▶ **Trecho da página**:
Horrorscópio | A Troca

Embora lançado em DVD com o nome de A Troca, este filme, divulgado no começo da década de 1980, tinha o infame título de Intermediário do Diabo. A noção, na época, era atrair um público que consumia obras slashers e com temas sobrenaturais feito em cima da figura satânica (A Profecia, O Exorcista, Halloween ou Carrie – A Estranha, por exemplo).

A verdade é que tal nome não tem semelhança com a proposta da narrativa. Aqui, o cenário de construção reside em situações sobre o sobrenatural que querem, propriamente, focar no “coisa-ruim”. A concepção nesta obra dirigida por Peter Medak é nos transmitir um estudo de horror em cima de sugestões psicológicas, efeitos que traduzem o medo através de símbolos óbvios (o terreno narrativo em uma casa mal-assombrada) sobre espíritos e, inclusive, uma situação que envolve um assassinato no terço final; culminando em um senso de investigação.

▶ **Instruções**:
1) Reescreva de forma mais concisa o parágrafo do trecho sobre A Troca que começa com "Embora lançado em DVD", conservando seus fatos principais.
2) Responda às perguntas a seguir com base no trecho sobre A Troca, identificando cada resposta com a mesma letra da pergunta.
(a) Com que título o filme foi divulgado no começo da década de 1980?
(b) Quem dirigiu a obra?
(c) Em que parte da narrativa ocorre o assassinato mencionado?
3) Dê prosseguimento ao trecho sobre A Troca a partir do ponto em que ele termina.

[Registros de rotulagem de contornos]

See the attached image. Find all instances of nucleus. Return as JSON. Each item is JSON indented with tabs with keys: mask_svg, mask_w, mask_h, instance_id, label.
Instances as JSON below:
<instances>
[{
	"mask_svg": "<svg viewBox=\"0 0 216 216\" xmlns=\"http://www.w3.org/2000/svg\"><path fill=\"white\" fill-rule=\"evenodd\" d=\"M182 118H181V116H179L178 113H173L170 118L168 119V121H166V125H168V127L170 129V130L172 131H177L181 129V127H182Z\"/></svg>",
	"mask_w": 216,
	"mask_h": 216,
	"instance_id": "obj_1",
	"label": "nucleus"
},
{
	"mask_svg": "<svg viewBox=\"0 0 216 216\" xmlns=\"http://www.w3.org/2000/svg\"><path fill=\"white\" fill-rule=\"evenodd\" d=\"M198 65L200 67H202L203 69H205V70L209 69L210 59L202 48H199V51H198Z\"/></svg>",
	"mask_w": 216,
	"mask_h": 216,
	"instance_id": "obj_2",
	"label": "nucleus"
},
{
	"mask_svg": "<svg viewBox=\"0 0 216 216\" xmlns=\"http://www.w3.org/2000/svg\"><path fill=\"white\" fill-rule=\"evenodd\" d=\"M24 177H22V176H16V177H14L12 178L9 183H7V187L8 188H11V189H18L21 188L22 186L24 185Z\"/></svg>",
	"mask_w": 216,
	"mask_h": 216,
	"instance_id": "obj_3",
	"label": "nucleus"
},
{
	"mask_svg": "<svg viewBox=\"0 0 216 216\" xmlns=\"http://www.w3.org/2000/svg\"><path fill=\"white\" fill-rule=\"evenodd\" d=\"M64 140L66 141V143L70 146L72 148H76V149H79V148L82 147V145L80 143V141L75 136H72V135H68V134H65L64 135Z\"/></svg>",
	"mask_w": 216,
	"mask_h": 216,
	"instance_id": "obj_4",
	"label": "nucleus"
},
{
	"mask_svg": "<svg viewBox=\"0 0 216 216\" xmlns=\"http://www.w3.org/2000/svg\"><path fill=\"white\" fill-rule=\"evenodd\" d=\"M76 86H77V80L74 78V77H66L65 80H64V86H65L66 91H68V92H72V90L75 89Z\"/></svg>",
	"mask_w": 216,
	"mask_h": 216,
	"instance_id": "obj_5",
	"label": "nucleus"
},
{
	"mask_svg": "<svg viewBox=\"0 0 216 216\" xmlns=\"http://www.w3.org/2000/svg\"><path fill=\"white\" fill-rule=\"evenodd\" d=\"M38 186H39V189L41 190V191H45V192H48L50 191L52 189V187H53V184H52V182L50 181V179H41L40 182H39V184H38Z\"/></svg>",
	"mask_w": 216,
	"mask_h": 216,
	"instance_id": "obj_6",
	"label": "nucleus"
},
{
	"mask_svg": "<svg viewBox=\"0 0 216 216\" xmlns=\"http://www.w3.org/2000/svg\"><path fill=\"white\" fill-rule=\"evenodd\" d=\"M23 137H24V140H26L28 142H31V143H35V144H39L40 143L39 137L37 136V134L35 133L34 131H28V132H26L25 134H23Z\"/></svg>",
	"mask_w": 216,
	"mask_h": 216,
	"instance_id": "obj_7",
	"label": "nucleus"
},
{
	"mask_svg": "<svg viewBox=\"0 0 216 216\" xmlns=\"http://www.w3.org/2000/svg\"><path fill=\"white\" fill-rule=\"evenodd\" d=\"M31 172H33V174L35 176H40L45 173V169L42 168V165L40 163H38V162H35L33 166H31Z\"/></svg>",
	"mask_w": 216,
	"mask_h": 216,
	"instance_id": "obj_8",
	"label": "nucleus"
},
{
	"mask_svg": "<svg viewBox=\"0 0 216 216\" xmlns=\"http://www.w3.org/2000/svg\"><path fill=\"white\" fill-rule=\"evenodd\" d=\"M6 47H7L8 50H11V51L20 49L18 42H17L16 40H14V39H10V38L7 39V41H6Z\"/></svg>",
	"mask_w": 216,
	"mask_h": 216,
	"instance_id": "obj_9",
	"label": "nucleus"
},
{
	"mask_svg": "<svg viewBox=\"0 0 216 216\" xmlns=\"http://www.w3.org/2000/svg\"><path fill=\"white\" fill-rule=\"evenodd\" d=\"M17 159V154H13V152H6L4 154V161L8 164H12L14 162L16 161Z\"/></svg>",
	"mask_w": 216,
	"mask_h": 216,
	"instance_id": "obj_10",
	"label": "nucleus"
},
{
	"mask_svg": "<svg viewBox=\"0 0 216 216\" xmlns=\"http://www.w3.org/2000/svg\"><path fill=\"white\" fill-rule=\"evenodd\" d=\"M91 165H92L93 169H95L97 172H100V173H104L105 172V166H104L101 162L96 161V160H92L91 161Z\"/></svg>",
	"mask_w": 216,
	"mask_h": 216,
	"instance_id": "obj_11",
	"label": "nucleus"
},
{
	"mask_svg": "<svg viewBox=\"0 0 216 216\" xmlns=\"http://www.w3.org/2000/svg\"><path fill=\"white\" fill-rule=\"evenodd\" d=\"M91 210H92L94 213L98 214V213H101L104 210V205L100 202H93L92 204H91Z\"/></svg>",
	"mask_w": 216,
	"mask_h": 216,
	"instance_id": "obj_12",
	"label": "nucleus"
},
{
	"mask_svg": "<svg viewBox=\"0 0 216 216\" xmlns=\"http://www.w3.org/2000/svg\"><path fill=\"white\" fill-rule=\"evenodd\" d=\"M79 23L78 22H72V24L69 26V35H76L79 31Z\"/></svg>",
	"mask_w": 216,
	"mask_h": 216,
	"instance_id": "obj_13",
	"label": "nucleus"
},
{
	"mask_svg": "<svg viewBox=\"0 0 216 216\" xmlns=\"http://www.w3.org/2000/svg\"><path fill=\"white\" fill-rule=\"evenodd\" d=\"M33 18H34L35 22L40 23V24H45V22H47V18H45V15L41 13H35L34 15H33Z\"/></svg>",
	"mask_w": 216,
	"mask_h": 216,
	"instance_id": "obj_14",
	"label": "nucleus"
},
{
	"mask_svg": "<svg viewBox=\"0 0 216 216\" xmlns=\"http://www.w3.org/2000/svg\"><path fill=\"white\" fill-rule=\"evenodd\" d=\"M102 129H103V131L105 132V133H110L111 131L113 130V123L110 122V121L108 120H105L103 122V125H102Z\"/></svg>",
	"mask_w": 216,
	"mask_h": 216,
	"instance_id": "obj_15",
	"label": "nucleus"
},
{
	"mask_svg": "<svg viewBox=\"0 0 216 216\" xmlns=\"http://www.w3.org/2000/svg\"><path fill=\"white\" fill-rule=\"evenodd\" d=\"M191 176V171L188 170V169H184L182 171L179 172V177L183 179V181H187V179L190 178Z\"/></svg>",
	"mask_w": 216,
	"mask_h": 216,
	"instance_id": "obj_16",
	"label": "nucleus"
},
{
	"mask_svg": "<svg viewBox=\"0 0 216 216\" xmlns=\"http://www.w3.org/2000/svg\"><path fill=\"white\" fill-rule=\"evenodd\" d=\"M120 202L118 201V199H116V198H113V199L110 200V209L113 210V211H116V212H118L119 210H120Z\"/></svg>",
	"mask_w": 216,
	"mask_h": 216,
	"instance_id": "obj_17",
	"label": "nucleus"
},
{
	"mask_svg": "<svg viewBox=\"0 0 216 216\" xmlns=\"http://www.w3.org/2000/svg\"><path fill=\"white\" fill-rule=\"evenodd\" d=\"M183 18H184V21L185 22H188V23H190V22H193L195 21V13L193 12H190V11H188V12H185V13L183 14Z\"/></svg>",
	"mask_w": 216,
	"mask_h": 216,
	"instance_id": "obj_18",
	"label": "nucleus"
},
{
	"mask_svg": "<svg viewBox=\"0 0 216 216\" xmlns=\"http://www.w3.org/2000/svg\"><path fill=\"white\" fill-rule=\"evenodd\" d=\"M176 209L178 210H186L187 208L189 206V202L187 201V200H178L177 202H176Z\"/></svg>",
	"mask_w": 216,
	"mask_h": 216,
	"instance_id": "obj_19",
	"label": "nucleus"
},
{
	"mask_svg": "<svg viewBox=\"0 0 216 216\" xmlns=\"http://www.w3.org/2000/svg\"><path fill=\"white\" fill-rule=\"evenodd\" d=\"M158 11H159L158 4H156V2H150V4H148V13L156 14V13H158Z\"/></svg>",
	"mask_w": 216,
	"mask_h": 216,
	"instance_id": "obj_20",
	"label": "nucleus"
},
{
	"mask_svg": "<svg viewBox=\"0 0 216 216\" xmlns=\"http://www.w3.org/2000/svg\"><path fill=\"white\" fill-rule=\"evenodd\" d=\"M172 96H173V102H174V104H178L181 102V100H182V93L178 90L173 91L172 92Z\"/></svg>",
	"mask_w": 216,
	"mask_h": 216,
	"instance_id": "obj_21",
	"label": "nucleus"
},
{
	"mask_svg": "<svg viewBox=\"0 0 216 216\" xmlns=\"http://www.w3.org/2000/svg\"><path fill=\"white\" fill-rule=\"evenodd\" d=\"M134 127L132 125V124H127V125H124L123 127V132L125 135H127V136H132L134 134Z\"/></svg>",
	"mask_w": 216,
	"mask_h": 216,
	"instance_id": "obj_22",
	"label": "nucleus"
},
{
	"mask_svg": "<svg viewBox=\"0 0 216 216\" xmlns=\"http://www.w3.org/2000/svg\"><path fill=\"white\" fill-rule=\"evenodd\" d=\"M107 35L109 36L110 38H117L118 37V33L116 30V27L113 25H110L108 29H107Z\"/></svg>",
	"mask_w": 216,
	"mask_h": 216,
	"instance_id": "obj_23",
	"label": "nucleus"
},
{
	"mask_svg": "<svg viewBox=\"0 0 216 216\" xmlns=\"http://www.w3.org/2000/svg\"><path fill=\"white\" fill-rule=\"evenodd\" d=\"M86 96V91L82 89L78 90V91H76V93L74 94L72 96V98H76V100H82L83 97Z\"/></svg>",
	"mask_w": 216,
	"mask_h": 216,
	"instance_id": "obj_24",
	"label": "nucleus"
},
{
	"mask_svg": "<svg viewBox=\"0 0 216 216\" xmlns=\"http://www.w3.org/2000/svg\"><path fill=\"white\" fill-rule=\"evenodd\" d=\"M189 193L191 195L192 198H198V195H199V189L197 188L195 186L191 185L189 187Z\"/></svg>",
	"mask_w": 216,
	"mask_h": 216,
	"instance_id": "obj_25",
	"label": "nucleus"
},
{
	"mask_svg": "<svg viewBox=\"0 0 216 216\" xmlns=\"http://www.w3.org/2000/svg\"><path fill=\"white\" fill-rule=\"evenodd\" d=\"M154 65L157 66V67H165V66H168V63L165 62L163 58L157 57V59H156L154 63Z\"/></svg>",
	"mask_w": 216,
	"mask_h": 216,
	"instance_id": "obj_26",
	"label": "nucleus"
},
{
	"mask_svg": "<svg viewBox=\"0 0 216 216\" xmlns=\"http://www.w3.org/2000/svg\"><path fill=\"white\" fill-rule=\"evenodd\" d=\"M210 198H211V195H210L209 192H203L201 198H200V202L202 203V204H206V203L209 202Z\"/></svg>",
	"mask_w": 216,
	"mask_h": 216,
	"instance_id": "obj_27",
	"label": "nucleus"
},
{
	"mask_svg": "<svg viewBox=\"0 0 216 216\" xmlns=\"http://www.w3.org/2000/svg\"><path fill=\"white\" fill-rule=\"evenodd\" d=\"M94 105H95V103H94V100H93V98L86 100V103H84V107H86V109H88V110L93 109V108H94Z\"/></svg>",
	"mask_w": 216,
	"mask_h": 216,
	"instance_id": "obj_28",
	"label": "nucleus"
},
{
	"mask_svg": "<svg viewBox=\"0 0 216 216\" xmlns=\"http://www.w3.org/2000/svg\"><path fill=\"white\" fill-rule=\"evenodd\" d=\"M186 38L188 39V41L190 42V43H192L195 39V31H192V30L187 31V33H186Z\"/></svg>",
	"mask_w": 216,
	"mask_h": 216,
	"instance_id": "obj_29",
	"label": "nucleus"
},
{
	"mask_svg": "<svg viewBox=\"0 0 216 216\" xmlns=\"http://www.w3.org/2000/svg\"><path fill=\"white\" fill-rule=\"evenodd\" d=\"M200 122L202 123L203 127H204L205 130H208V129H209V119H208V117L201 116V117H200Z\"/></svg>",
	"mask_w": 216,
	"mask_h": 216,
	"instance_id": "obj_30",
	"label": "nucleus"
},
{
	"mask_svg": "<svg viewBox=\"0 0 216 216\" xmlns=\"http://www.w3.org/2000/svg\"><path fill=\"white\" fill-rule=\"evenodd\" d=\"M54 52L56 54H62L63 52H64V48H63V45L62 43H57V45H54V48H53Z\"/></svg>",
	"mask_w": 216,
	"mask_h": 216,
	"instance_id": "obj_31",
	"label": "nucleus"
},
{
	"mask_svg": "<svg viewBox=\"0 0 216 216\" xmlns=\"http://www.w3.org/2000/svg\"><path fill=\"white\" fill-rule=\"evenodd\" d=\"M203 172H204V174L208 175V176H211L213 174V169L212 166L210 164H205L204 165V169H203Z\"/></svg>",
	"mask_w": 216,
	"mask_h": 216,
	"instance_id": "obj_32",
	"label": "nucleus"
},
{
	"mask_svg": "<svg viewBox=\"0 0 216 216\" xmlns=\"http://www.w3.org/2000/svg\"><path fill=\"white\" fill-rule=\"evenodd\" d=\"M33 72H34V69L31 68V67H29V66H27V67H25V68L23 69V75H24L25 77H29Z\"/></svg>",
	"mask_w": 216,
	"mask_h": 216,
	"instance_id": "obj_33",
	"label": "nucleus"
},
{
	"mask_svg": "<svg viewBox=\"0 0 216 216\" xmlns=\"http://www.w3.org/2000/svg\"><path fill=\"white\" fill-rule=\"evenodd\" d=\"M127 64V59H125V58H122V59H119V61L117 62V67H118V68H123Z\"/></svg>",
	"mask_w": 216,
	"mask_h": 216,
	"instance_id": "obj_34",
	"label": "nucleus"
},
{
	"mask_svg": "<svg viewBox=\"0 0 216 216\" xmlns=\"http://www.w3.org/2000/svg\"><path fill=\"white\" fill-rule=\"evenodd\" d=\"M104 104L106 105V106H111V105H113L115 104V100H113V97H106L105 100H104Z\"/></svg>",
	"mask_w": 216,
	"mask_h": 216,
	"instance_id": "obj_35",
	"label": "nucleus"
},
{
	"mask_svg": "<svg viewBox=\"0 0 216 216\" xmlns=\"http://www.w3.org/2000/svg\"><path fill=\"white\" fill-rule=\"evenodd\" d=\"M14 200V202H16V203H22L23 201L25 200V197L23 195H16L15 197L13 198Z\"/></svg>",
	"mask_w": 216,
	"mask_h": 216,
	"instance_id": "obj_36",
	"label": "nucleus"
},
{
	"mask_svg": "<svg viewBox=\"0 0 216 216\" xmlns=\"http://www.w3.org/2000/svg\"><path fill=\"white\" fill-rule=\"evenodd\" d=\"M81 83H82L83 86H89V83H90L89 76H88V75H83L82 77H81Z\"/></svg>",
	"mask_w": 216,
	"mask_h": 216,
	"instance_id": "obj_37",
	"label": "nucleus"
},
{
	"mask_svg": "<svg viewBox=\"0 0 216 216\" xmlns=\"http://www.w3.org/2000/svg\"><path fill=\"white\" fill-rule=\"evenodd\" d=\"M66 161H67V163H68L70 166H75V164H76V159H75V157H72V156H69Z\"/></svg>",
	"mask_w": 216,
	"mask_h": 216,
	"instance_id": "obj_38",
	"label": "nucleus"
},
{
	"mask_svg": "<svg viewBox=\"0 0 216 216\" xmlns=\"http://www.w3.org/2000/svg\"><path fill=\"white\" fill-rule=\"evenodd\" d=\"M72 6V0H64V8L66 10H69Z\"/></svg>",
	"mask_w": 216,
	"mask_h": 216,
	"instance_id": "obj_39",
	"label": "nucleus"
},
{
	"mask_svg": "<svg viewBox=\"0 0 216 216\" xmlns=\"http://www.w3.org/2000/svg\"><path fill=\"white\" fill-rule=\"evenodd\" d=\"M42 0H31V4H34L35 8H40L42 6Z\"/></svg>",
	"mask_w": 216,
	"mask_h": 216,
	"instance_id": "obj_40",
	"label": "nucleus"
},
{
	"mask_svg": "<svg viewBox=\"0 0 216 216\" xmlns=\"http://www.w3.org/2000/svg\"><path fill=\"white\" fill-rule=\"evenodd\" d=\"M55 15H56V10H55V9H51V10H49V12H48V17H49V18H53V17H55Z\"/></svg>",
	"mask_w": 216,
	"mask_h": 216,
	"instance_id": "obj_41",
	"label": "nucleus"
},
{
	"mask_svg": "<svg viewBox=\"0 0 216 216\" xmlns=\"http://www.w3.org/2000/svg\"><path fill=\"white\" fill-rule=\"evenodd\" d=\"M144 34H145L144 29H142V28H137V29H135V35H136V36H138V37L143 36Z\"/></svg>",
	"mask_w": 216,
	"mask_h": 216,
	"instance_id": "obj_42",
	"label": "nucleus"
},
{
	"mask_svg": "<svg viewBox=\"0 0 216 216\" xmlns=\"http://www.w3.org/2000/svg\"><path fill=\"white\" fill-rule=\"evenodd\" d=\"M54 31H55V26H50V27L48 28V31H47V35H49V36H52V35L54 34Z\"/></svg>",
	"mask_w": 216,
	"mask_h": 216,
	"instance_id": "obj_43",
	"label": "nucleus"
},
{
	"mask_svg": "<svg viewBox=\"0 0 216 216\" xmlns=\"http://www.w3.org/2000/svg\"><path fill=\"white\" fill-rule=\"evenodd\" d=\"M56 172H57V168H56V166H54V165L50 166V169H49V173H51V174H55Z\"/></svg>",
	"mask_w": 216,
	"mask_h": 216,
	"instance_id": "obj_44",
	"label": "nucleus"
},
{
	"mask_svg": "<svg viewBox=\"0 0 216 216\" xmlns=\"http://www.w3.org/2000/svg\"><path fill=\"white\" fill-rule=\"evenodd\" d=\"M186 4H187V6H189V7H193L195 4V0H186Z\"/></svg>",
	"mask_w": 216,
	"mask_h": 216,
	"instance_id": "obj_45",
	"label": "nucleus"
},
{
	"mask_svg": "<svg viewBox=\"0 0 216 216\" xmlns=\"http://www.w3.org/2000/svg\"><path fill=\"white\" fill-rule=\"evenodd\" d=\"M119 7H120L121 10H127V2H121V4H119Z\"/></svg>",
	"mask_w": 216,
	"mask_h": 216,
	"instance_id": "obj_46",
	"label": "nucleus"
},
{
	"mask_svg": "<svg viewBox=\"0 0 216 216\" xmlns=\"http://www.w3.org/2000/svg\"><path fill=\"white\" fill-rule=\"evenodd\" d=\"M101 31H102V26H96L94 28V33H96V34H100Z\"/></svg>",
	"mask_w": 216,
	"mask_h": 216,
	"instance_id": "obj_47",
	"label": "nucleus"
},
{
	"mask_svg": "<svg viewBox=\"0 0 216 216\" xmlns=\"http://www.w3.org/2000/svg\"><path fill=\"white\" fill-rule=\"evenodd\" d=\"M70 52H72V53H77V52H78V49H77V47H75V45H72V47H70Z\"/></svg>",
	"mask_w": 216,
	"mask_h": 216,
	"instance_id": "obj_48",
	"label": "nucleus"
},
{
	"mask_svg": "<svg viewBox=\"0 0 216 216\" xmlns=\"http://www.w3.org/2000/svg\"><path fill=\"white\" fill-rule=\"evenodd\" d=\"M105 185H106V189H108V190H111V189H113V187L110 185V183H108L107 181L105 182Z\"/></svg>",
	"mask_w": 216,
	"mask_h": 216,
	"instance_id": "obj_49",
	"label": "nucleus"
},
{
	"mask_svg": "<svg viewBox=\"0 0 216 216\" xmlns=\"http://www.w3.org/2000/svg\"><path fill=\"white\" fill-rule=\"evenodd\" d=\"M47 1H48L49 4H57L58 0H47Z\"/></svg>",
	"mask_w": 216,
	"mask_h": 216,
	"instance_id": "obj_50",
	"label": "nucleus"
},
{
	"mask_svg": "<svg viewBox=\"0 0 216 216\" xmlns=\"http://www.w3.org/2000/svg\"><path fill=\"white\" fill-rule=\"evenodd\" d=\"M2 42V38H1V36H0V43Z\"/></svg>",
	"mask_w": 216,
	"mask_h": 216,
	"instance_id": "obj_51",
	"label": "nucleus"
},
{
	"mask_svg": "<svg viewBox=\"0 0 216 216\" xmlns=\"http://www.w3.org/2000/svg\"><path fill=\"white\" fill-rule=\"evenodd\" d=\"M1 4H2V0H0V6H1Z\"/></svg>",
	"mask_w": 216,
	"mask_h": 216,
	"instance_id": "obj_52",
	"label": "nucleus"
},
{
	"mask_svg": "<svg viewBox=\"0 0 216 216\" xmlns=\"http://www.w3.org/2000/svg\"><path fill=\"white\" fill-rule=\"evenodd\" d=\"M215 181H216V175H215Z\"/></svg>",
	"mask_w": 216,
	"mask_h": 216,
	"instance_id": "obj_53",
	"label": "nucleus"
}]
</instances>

▶ **Respostas**:
1) Lançado em DVD como A Troca, o filme, do início da década de 1980, foi divulgado com o título Intermediário do Diabo. O objetivo era atrair o público que consumia slashers e obras sobrenaturais centradas na figura satânica, como A Profecia, O Exorcista, Halloween e Carrie – A Estranha.

2)
(a) Intermediário do Diabo.
(b) Peter Medak.
(c) No terço final.

3)
A trama exibe o pianista John Russell (George C. Scott, excelente), tendo que confrontar o luto, após a perda da esposa e filha, mortas em um trágico acidente de carro. Decidido a se restabelecer e mudar de ares, se muda para um casarão que pertenceu à sociedade histórica de Seattle, uma doação do senador Joe Carmichael (Melvyn Douglas). Não é muito difícil de perceber o uso de analogias na narrativa para promover a atmosfera do medo no público: a partir do momento em que o personagem passa a morar na mansão, tem seu emocional modificado; uma interferência da sua natureza psíquica por conta de eventos sobrenaturais que não compreende.

A direção aproveita-se da ambientação de cenários lúgubres e da aparência decadente da mansão misteriosa, em uma fita que nos remete às obras de Stephen King. Portas que se abrem, janelas que fecham, sussurros e ruídos ritmados fazem parte da nova rotina de Scott. Medak incute a experiência em primeira pessoa, através de câmeras próximas à face receosa e, por vezes, em pânico do pianista dentro do ambiente perigoso. O que se esconde por trás desta casa antiga? Que segredos habitam ali dentro? São perguntas possíveis para quem vê.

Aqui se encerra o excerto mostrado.